### GIVEN INSTRUCTION
Please reproduce every line of the part that opens with the line containing "How great a" and closes with the line containing "487 centimetres", including the wording of each item. Scale each distance value in the answers by 2.55 and round to whole numbers, rounding halves up.
>> begin PROVIDED ENTRIES
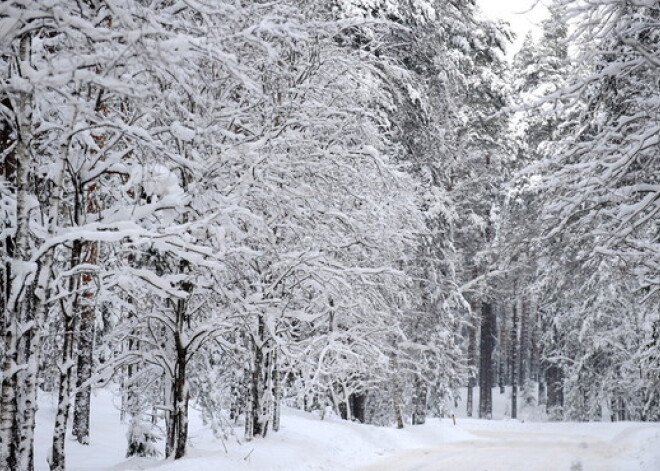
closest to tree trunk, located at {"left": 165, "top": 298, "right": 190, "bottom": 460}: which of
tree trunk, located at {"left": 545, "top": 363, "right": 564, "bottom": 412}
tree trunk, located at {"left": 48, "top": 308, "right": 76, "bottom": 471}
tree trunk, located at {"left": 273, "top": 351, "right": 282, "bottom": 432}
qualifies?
tree trunk, located at {"left": 48, "top": 308, "right": 76, "bottom": 471}

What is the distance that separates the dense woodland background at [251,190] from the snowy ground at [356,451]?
828 millimetres

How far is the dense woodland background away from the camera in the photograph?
6.84 m

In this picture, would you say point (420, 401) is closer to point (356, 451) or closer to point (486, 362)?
point (486, 362)

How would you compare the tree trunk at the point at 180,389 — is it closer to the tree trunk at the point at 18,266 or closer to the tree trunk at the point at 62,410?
the tree trunk at the point at 62,410

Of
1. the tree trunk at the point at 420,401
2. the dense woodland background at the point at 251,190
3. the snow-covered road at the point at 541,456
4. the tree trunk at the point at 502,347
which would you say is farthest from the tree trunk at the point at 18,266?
the tree trunk at the point at 502,347

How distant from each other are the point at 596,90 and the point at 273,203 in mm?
6062

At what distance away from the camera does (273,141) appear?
1122cm

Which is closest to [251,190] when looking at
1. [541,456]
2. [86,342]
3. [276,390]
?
[86,342]

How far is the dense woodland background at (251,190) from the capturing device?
6844mm

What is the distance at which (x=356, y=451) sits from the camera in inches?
605

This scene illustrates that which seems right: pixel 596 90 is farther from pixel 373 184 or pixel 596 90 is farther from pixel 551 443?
pixel 551 443

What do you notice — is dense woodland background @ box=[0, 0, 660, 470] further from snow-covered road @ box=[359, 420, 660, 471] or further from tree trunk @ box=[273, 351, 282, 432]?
snow-covered road @ box=[359, 420, 660, 471]

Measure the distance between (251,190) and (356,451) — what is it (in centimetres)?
727

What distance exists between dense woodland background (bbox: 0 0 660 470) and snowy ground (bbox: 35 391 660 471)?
828 mm
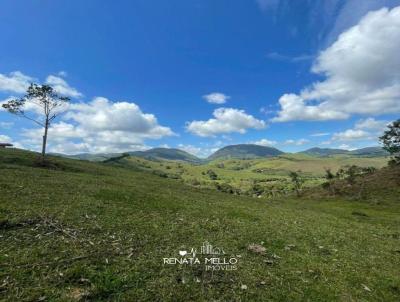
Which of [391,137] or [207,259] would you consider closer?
[207,259]

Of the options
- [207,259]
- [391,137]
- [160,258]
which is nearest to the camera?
[160,258]

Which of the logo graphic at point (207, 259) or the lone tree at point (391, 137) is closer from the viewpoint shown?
the logo graphic at point (207, 259)

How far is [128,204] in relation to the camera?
3019 cm

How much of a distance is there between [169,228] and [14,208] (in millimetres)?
10758

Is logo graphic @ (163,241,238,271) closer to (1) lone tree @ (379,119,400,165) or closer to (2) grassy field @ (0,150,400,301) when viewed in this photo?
(2) grassy field @ (0,150,400,301)

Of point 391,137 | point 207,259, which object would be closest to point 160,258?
point 207,259

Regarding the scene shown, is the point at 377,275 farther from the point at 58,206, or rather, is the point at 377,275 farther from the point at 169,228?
the point at 58,206

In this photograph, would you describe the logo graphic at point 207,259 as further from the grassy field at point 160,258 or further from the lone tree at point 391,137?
the lone tree at point 391,137

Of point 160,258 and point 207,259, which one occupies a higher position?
point 160,258

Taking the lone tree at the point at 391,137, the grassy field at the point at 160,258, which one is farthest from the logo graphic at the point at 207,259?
the lone tree at the point at 391,137

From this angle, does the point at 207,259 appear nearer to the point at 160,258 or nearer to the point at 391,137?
the point at 160,258

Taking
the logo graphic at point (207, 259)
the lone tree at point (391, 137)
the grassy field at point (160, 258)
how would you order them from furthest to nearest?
the lone tree at point (391, 137) < the logo graphic at point (207, 259) < the grassy field at point (160, 258)

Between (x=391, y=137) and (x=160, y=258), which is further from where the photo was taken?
(x=391, y=137)

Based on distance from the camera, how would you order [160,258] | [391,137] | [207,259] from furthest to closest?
[391,137] < [207,259] < [160,258]
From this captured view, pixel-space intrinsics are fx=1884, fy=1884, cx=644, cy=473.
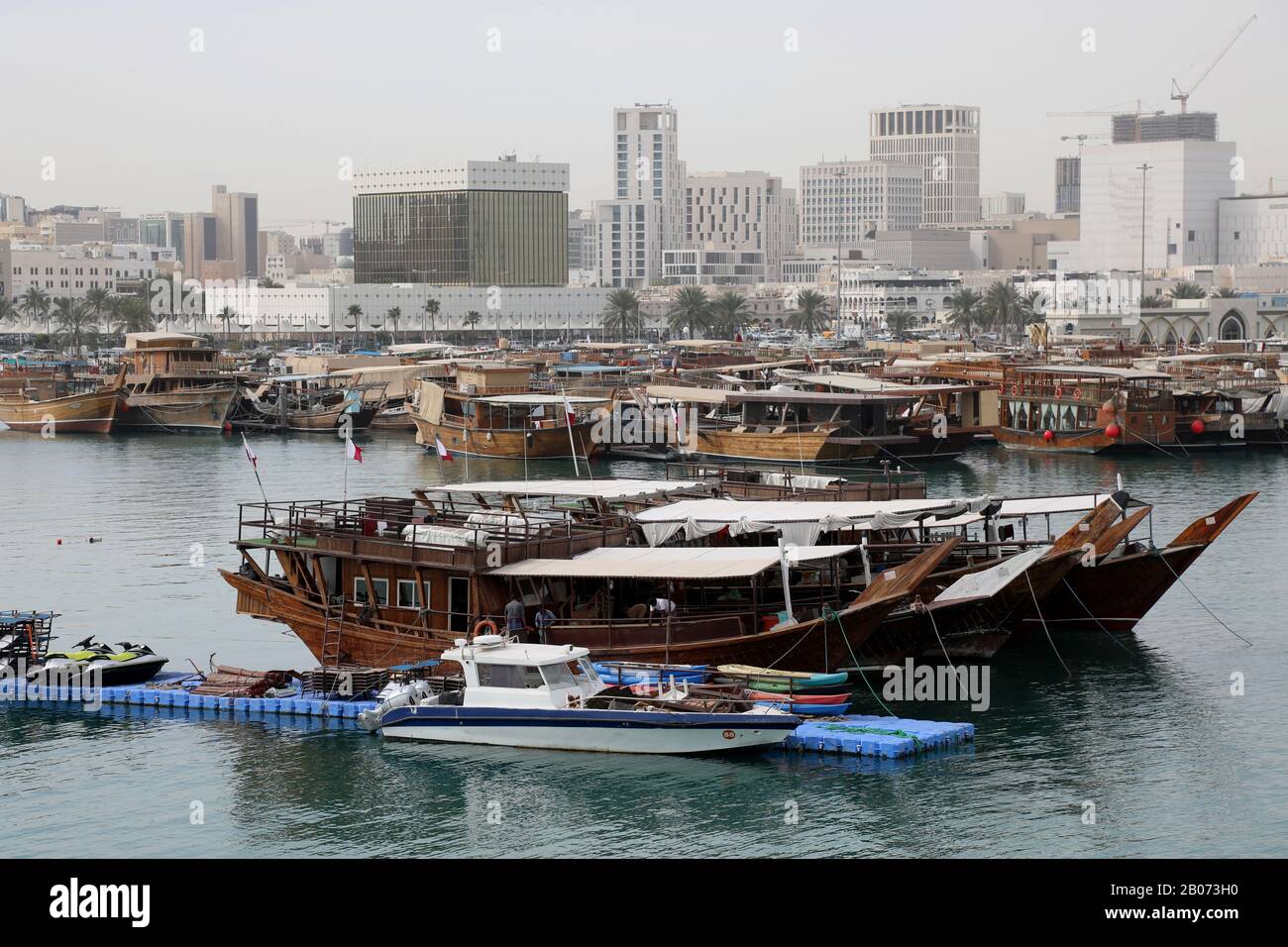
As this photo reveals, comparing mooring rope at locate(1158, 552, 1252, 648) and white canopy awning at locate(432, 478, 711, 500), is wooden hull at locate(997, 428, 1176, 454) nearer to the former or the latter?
mooring rope at locate(1158, 552, 1252, 648)

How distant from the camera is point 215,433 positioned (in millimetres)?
98250

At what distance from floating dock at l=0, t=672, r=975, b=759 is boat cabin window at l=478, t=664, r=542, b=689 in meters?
2.64

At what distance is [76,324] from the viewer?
16462 cm

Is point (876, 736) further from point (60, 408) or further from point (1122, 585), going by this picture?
point (60, 408)

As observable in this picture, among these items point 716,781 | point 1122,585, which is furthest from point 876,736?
point 1122,585

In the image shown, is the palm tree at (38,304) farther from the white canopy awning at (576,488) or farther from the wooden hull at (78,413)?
the white canopy awning at (576,488)

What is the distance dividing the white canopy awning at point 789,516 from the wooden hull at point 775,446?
34580 millimetres

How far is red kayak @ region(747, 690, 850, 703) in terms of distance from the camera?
2997 cm

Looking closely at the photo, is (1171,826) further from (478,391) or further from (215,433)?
(215,433)

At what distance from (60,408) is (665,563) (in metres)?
75.3

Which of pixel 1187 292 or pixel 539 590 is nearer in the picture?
pixel 539 590

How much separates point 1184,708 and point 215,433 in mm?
73004

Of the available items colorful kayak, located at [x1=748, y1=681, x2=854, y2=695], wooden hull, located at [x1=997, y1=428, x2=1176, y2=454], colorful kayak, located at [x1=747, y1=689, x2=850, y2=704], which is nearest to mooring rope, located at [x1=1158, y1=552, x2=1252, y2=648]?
colorful kayak, located at [x1=748, y1=681, x2=854, y2=695]
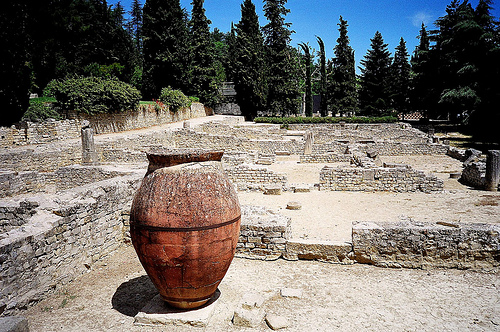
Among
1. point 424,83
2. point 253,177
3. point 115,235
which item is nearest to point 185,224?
point 115,235

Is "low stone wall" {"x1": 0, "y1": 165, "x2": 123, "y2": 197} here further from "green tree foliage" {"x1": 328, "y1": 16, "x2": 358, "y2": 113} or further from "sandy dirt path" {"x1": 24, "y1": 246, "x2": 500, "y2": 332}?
"green tree foliage" {"x1": 328, "y1": 16, "x2": 358, "y2": 113}

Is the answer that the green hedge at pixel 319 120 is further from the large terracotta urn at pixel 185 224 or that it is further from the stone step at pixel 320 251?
the large terracotta urn at pixel 185 224

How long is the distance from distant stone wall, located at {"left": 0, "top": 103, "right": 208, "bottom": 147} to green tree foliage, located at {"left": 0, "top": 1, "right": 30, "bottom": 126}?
87 centimetres

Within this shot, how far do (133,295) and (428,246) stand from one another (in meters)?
4.23

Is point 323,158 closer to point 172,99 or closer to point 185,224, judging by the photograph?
point 185,224

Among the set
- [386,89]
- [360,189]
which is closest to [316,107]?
[386,89]

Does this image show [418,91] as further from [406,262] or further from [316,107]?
[406,262]

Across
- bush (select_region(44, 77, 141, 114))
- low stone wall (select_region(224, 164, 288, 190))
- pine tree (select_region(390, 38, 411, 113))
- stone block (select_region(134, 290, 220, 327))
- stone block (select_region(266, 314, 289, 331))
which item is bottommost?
stone block (select_region(266, 314, 289, 331))

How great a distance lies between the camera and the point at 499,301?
158 inches

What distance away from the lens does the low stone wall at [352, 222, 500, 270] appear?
487 centimetres

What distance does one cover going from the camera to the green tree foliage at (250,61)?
38656mm

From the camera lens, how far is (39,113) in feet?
63.7

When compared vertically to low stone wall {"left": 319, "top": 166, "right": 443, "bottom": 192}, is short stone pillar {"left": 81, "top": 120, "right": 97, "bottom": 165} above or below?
above

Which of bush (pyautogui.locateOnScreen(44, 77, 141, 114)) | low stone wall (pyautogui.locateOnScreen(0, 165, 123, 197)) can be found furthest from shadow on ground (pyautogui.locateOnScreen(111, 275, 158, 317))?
bush (pyautogui.locateOnScreen(44, 77, 141, 114))
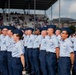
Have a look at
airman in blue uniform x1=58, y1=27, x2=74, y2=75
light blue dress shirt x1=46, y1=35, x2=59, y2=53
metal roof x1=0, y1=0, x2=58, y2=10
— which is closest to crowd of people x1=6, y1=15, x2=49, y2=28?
metal roof x1=0, y1=0, x2=58, y2=10

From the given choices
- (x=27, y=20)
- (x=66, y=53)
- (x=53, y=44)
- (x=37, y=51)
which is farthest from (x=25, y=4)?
(x=66, y=53)

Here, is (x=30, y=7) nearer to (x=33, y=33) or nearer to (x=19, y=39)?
(x=33, y=33)

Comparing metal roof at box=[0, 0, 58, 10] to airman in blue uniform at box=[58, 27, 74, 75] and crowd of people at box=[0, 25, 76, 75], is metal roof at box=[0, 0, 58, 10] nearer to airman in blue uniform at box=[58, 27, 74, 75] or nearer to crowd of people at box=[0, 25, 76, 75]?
crowd of people at box=[0, 25, 76, 75]

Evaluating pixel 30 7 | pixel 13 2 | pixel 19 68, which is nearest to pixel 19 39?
pixel 19 68

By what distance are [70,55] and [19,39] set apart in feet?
4.51

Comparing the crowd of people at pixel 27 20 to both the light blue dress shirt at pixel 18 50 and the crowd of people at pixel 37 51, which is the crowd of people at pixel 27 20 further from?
>> end PROVIDED ENTRIES
### SOLUTION TO THIS EXERCISE
How great a distance lies between the camera and the point at 499,301?
403 inches

What distance away from the lens does the low stone wall at [352, 222, 500, 270] appear?
1242 centimetres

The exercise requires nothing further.